EXERCISES TO COMPLETE:
[a] Decide whether each statement below agrees with the article on Twinkie ingredients, answering yes or no and quoting the words of the article that settle it: (i) A Twinkie contains 39 ingredients. (ii) Ettlinger's son asked him where polysorbate 60 comes from. (iii) Baking powder is made from three kinds of rocks.
[b] Retype the part of the Twinkie article between "Rocks in Your Twinkies?" and "cake or bread.", inclusive.

The fluffy cream filling and moist golden cake make it hard to resist that signature Twinkie taste in this dearly beloved yet much maligned symbol of American processed food.
Unlike their chocolate rivals the Ho-Ho and the Ding Dong, Twinkies are such a cultural benchmark that over the years several urban legends have emerged about this snack, which contains 39 ingredients including some widely used chemicals.
Those chemicals have led some to believe these narrow yellow cakes have a never-ending shelf life and spend seven years decomposing in the human intestinal tract.
So when author Steve Ettlinger decided to write a book about processed food in America, the Twinkie was his ideal model. "Twinkie, Deconstructed: My Journey to Discover How the Ingredients Found in Processed Foods Are Grown, Mined (Yes, Mined), and Manipulated into What America Eats" chronicles Ettlinger's journey to discover the source -- both geographical and chemical -- of every ingredient listed on the back of Hostess' popular treat.
He said he wanted to write a book about food ingredients and was ultimately motivated when watching his two children eat ice cream bars at the beach. "As they happily ate I read, slack jawed, the ingredient list on the label of the ice cream bars," said Ettlinger in an interview with ABC News. "Finally, my little daughter pitched a zinger. 'Daddy, where does polysorbate 60 come from?' I had to do this book. I had to find out, and now I can tell her and she knows."
He decided to track down these ingredients and find where they are made, and what they contribute to the cake. Aside from polysorbate 60, there are 38 other ingredients listed in a Twinkie, a list that begins with flour, sugar, corn and soybeans.
But as the list goes on, he said the ingredients become a veritable who's who of the food chemical world.
Here's how it breaks down: Polysorbate 60 is used for that smooth consistency, high fructose corn syrup adds a sugary sweet taste, sodium stearoyl lactylate contributes the soft spongy texture, mono and diglycerides prevent drying, red No. 40 and yellow No. 5 achieve that golden color, sorbic acid helps retain freshness and cellulose gum enhancea the thickness and creaminess of the filling.
Rocks in Your Twinkies?
Ettlinger's quest to track down the elements in Twinkies took him across the country from a mine in Green River, Wyo., to a tree farm in Arkansas, where some of the ingredients are produced. He also looked around the world from a niacin refinery in Switzerland to a vitamin processing plant in China.
"The most surprising ingredient [in Twinkies] was baking powder, which is listed on the label as chemical leavening. Baking powder, which makes cakes light and airy, is made from three kinds of rocks," he said. Ettlinger found that rocks are not only found in Twinkies, but in any processed cake or bread.
"It's hard to wrap your mind around the fact that potentially there are rocks in your Twinkies or, for that matter, in any cake or bread, but that's the case.

Spatial questions linked to pictures
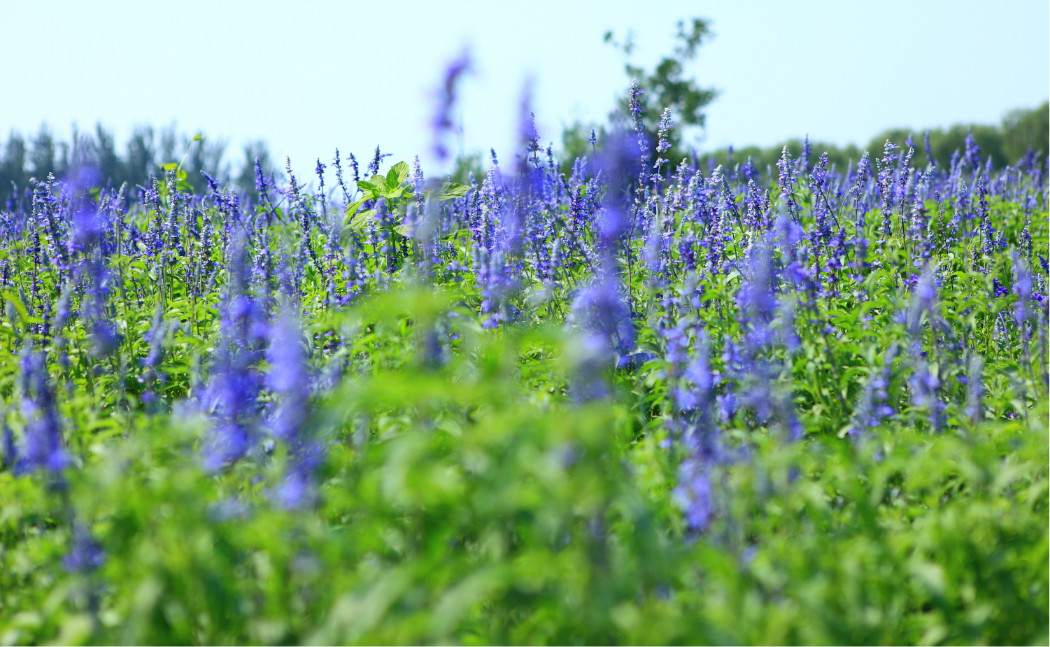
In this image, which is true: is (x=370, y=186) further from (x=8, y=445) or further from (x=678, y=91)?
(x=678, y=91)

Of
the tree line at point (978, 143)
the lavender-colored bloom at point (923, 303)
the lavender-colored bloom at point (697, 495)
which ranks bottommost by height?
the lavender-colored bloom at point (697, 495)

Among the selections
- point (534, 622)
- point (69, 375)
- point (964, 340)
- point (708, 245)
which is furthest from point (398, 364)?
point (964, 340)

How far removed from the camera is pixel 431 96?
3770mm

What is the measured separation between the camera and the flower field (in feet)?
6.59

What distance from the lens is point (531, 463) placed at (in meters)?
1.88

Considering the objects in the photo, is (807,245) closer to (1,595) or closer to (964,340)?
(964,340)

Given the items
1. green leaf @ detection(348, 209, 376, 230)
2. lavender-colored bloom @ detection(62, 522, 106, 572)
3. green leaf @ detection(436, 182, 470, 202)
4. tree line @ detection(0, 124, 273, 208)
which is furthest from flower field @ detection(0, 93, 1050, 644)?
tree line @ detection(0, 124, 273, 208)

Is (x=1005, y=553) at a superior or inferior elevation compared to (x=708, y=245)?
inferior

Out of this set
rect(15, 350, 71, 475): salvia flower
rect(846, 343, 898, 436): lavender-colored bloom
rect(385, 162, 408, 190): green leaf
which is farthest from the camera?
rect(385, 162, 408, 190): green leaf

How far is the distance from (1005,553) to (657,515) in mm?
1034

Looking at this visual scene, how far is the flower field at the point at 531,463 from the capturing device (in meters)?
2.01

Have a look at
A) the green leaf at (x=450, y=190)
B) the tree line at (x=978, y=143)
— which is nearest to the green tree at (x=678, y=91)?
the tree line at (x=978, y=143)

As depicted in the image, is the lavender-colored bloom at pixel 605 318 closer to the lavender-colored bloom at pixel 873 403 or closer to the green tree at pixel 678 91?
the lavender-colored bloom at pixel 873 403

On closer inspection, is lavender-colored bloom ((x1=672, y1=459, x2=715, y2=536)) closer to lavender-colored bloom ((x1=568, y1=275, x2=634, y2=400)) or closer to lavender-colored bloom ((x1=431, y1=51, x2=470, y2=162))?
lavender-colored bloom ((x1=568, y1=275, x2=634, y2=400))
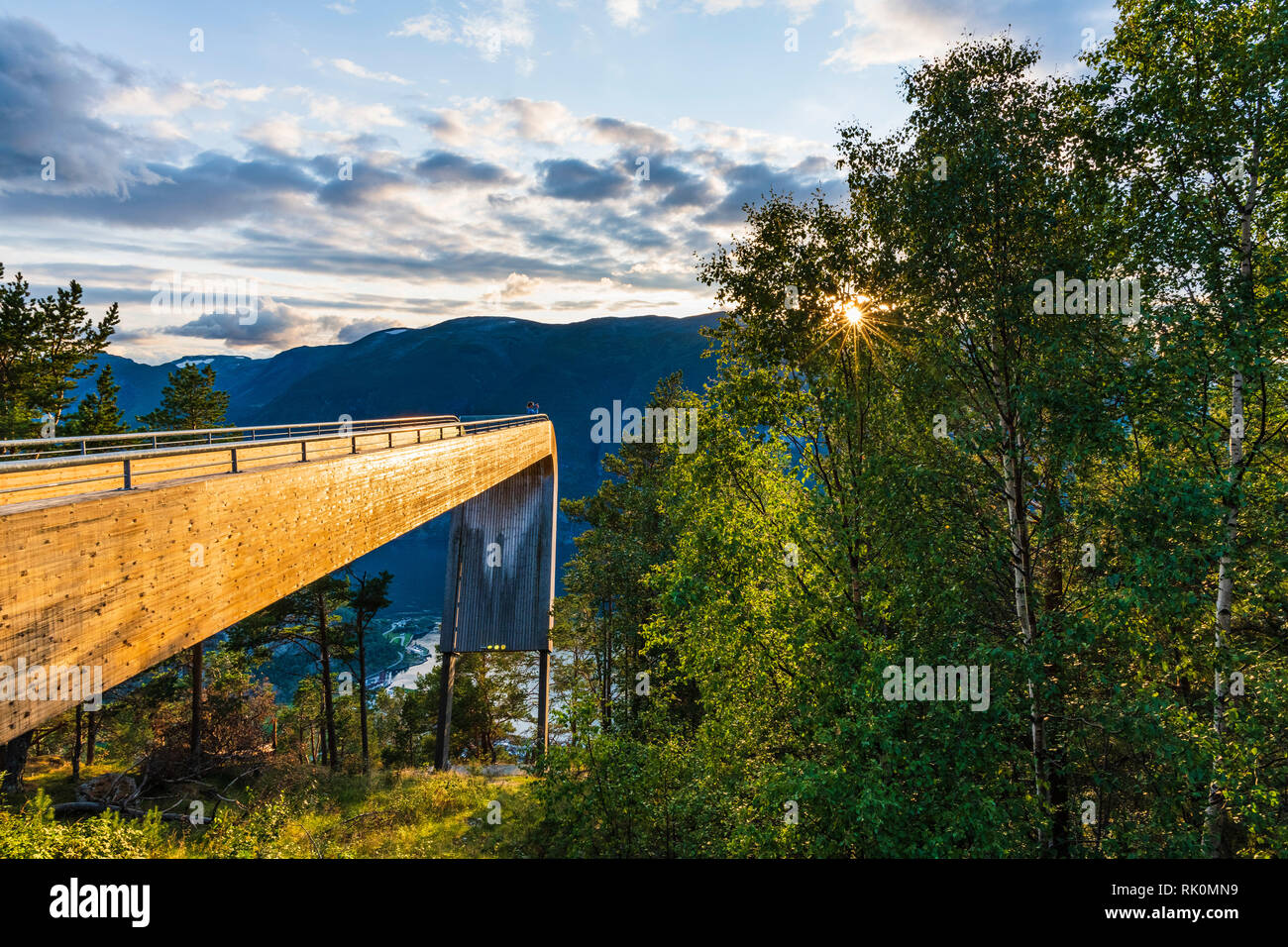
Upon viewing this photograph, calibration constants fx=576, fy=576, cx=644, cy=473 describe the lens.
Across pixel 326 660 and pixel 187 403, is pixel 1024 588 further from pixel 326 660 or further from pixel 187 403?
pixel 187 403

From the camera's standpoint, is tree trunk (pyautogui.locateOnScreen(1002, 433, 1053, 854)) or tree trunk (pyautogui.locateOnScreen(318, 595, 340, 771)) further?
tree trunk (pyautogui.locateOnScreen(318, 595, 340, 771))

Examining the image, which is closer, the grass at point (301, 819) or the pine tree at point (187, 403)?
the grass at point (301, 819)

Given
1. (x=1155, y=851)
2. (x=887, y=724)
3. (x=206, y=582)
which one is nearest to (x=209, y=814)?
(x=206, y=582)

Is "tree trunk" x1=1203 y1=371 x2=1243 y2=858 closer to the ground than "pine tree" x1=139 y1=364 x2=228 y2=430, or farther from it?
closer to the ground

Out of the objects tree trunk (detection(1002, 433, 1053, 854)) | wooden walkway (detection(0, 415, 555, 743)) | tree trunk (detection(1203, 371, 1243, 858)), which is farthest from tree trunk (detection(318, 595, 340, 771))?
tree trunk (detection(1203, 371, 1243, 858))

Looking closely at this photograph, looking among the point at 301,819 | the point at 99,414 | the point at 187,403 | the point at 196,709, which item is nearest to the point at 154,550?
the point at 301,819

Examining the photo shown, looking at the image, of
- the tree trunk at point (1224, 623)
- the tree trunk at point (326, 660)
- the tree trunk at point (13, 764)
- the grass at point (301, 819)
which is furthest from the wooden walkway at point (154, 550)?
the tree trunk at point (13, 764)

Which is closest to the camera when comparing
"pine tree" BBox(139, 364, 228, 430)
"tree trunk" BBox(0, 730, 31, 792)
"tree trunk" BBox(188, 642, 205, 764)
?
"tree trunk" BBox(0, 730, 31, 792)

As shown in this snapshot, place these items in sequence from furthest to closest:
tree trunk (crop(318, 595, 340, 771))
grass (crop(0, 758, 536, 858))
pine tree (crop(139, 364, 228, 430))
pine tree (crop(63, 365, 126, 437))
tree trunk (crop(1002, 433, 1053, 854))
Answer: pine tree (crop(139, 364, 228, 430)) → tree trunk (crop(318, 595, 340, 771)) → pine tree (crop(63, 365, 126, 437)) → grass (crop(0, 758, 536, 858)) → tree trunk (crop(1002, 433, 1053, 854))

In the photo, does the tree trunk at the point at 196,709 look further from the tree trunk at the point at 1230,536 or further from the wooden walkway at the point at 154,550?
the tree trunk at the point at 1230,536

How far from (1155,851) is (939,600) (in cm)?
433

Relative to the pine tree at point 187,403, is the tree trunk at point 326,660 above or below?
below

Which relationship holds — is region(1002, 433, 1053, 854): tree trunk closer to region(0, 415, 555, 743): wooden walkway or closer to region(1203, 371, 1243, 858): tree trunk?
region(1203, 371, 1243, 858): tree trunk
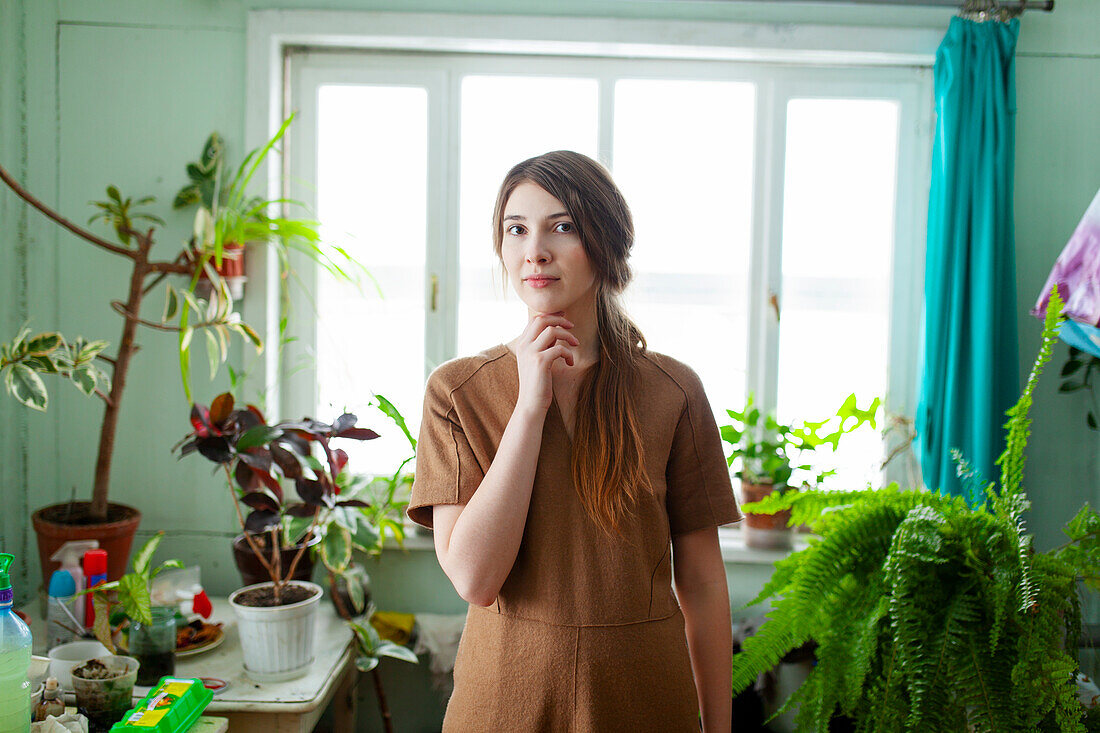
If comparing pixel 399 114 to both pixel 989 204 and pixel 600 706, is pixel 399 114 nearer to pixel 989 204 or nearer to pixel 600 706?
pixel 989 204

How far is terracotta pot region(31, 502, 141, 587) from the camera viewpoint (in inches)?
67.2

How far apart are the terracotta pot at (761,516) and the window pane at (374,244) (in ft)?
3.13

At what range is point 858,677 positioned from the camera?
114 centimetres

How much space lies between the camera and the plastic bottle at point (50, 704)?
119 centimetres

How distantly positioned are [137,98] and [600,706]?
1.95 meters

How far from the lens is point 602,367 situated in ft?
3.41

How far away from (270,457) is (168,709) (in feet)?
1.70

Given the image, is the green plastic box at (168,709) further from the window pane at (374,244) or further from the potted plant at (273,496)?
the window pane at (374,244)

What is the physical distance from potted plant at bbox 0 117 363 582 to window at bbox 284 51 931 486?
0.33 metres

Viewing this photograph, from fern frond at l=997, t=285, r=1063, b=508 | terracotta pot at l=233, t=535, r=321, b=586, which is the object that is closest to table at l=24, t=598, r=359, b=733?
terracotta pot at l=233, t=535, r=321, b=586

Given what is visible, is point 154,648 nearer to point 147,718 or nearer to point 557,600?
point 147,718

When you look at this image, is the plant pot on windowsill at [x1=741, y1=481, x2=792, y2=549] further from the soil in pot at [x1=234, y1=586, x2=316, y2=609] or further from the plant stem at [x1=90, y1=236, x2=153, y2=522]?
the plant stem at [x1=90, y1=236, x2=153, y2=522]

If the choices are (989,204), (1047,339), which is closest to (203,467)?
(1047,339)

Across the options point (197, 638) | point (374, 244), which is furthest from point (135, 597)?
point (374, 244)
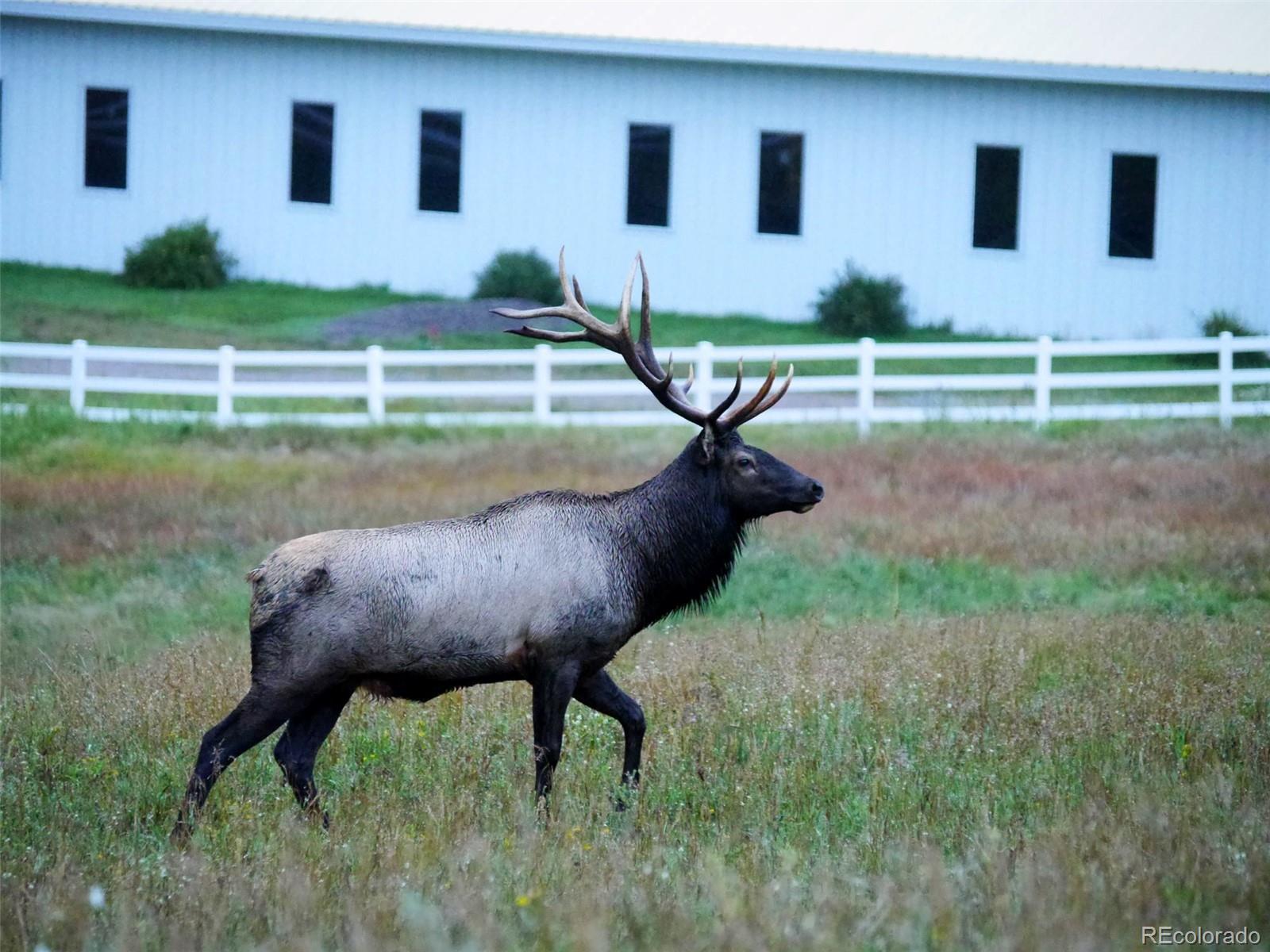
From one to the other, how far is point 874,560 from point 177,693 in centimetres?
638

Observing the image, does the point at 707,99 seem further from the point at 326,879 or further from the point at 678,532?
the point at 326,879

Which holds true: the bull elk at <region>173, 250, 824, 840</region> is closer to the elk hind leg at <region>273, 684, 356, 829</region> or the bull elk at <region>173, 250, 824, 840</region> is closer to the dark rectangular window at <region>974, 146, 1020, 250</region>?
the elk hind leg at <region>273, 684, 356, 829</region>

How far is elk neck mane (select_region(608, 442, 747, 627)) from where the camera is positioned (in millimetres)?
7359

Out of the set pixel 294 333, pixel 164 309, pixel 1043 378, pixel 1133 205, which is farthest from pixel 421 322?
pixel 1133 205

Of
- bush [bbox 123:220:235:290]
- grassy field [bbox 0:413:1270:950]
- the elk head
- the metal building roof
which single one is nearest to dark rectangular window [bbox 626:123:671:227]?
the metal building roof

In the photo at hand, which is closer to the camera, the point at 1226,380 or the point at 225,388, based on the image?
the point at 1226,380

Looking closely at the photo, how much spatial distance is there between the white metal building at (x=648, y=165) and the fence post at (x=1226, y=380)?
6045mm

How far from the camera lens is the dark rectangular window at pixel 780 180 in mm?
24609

RESPONSES FOR EACH TASK:
[a]
(i) Yes: "which contains 39 ingredients including some widely used chemicals"
(ii) No: "Finally, my little daughter pitched a zinger. 'Daddy, where does polysorbate 60 come from?'"
(iii) Yes: "Baking powder, which makes cakes light and airy, is made from three kinds of rocks"

[b]
Rocks in Your Twinkies?
Ettlinger's quest to track down the elements in Twinkies took him across the country from a mine in Green River, Wyo., to a tree farm in Arkansas, where some of the ingredients are produced. He also looked around the world from a niacin refinery in Switzerland to a vitamin processing plant in China.
"The most surprising ingredient [in Twinkies] was baking powder, which is listed on the label as chemical leavening. Baking powder, which makes cakes light and airy, is made from three kinds of rocks," he said. Ettlinger found that rocks are not only found in Twinkies, but in any processed cake or bread.